START Data to examine

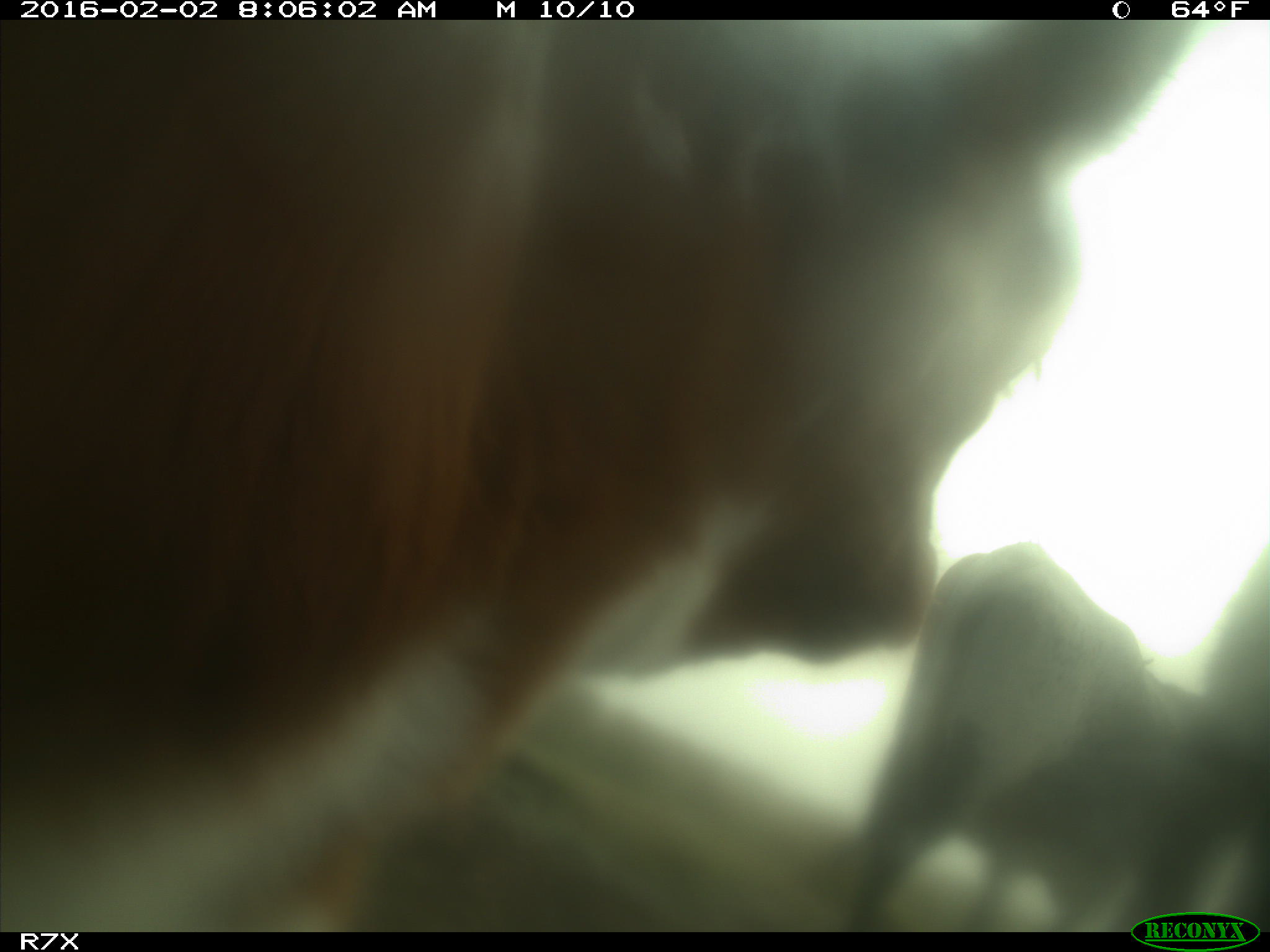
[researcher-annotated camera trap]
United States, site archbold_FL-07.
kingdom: Animalia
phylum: Chordata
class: Mammalia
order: Artiodactyla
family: Bovidae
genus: Bos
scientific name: Bos taurus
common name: domestic cow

END Data to examine

** Work required **
Images stay out; the entries above are to be printed exactly.

** Your solution **
[researcher-annotated camera trap]
United States, site archbold_FL-07.
kingdom: Animalia
phylum: Chordata
class: Mammalia
order: Artiodactyla
family: Bovidae
genus: Bos
scientific name: Bos taurus
common name: domestic cow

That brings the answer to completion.